Physiologie : comprendre les besoins réels d’une femme qui accouche à travers la loi des sphincters

Avez-vous entendu parler de la loi des sphincters décrite par Ina May Gaskin, sage-femme américaine reconnue au niveau international ?

Connaître les principes de cette loi pourrait réellement transformer toute votre vision de l’accouchement, mais aussi votre perception du fonctionnement du corps de la femme qui accouche. Prendre conscience du processus physiologique d’un accouchement et des besoins d’une femme pour donner naissance, vous permettra d’accoucher naturellement plus aisément et en toute sérénité. Ce fût mon cas, il y a maintenant 16 mois. J’ai découvert toute la pensée de Gaskin à travers son livre La naissance naturelle. Cette lecture m’a transformée, et m’a donné une solide confiance en mes capacités à mettre au monde mon bébé, seule (sans aides externes médicales, mais avec le soutien de ma chère sage-femme). Accoucher chez moi est alors devenu une évidence. Mon récit se trouve ici.

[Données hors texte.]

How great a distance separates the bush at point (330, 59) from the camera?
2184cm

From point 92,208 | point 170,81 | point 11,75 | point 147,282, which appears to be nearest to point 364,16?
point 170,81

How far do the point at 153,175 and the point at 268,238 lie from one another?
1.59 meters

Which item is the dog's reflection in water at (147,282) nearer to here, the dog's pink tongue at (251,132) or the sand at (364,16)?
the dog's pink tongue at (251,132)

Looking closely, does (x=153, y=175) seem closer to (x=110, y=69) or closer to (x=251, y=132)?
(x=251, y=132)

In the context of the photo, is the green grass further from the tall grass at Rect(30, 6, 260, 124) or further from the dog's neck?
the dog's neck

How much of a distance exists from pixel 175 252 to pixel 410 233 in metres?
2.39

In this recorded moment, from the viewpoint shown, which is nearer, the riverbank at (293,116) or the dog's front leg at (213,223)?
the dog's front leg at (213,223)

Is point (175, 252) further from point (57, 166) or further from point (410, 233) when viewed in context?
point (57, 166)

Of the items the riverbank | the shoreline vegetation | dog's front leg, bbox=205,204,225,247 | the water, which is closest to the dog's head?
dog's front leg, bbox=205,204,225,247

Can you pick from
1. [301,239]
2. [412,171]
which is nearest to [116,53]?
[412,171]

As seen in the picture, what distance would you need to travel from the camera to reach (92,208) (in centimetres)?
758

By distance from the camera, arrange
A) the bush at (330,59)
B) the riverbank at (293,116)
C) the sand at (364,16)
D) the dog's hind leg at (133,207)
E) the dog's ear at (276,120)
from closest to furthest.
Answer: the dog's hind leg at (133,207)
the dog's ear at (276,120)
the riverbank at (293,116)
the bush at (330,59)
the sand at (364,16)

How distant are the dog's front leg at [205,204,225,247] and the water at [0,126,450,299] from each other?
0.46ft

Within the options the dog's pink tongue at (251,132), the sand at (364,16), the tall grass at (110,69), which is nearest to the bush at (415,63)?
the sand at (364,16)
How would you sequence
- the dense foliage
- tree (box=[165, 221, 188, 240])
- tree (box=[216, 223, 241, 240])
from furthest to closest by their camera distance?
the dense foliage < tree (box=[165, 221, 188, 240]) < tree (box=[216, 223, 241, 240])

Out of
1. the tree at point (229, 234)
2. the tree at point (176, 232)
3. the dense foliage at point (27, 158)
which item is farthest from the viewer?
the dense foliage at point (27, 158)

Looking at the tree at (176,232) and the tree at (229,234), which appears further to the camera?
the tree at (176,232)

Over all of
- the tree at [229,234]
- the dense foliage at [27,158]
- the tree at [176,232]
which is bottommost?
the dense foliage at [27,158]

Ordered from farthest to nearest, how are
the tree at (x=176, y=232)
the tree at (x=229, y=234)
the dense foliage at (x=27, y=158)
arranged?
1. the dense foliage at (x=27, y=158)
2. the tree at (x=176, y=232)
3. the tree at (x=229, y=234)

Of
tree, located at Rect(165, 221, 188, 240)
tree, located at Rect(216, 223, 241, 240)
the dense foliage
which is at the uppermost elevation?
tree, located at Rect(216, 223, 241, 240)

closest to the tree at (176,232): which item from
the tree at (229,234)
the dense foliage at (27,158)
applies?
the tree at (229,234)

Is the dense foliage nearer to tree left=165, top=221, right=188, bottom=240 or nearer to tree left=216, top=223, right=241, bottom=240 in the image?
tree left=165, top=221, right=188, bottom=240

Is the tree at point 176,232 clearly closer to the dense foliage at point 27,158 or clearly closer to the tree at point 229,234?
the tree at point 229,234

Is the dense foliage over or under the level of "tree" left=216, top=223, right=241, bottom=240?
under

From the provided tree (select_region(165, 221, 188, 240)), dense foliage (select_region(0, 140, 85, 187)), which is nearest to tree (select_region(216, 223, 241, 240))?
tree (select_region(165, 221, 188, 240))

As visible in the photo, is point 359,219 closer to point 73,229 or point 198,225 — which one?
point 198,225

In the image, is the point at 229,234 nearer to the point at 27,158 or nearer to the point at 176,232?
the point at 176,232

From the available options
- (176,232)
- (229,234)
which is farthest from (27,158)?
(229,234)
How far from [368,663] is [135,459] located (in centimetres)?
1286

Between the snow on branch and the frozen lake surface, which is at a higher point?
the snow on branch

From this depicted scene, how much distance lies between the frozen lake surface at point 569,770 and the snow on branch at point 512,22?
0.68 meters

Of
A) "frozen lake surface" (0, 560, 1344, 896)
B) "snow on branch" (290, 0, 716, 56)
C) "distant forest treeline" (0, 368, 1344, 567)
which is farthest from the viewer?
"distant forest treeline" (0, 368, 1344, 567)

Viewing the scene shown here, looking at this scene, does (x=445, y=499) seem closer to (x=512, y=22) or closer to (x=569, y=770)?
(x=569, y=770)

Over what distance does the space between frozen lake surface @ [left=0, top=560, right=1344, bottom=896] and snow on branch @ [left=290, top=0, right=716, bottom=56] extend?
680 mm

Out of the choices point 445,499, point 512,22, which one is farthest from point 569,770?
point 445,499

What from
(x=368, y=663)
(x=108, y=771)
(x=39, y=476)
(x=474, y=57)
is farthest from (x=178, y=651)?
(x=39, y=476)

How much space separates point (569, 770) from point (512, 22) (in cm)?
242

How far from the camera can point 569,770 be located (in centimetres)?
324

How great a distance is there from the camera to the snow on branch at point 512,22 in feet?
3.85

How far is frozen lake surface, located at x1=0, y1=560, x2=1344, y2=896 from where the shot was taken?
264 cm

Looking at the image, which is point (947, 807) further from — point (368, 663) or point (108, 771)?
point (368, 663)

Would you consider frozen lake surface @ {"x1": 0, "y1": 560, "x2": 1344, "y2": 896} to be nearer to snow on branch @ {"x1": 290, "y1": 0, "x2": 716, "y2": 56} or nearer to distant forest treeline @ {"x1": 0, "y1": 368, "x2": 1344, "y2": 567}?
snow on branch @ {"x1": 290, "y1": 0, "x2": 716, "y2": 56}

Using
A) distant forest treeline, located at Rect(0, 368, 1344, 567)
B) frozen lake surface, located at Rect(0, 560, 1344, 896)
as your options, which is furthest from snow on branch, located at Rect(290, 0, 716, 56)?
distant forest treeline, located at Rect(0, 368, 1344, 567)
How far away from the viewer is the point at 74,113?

Je vous laisse le plaisir de découvrir les besoins réels d’une femme qui accouche et les principes de cette loi des sphincters :

Michel Odent : pionnier français de la défense de l’accouchement physiologique

Tout d’abord, Michel Odent, chirurgien et obstétricien français est un pionnier dans la prise en charge des femmes enceintes et des accouchements. Il est fortement impliqué dans la lutte contre la surmédicalisation durant la grossesse, pendant l’accouchement mais aussi après, en post-partum. Il a développé les accouchements « comme à la maison », le peau à peau direct après la naissance sans interruption,  Il milite pour que la physiologie soit respectée dans toutes les phases de la naissance d’un enfant. Dans son livre « Le bébé est un mammifère », Michel Odent traite du besoin primordial d’intimité lors d’un accouchement. Pour lui, les conditions idéales d’un accouchement sont :

  • dans une pièce familière,
  • avec une lumière tamisée (le sens de la vue serait le plus intellectuel de nos sens et stimulerait le néocortex, qui inhiberait l’action du cerveau primitif crucial au déroulement de l’accouchement),
  • avec des personnes familières et de confiance,
  • avec un lit bas et confortable.

Clairement, c’est à l’opposé des salles de naissance en France (quoi que les salles natures se développent de plus en plus, victoire !). Pour Michel Odent, la longueur d’un accouchement est souvent en lien au nombre de personnes qui entourent la personne et au niveau d’intimité et de respect que la femme a.  Pour ce médecin, la physiologie se poursuit même après la naissance. Elle est essentielle pour construire le lien d’attachement entre la mère et son bébé, et favoriser l’allaitement. Ainsi, le peau à peau direct à la sortie du bébé pendant plusieurs heures est indispensable. Il faudrait aussi repousser au lendemain tous les soins inutiles, qui sont pour lui une vraie violence faite au bébé : pesée, mesure, test Apgar, injections de vitamines, aspiration, gouttes dans les yeux, toilette, habillement, etc.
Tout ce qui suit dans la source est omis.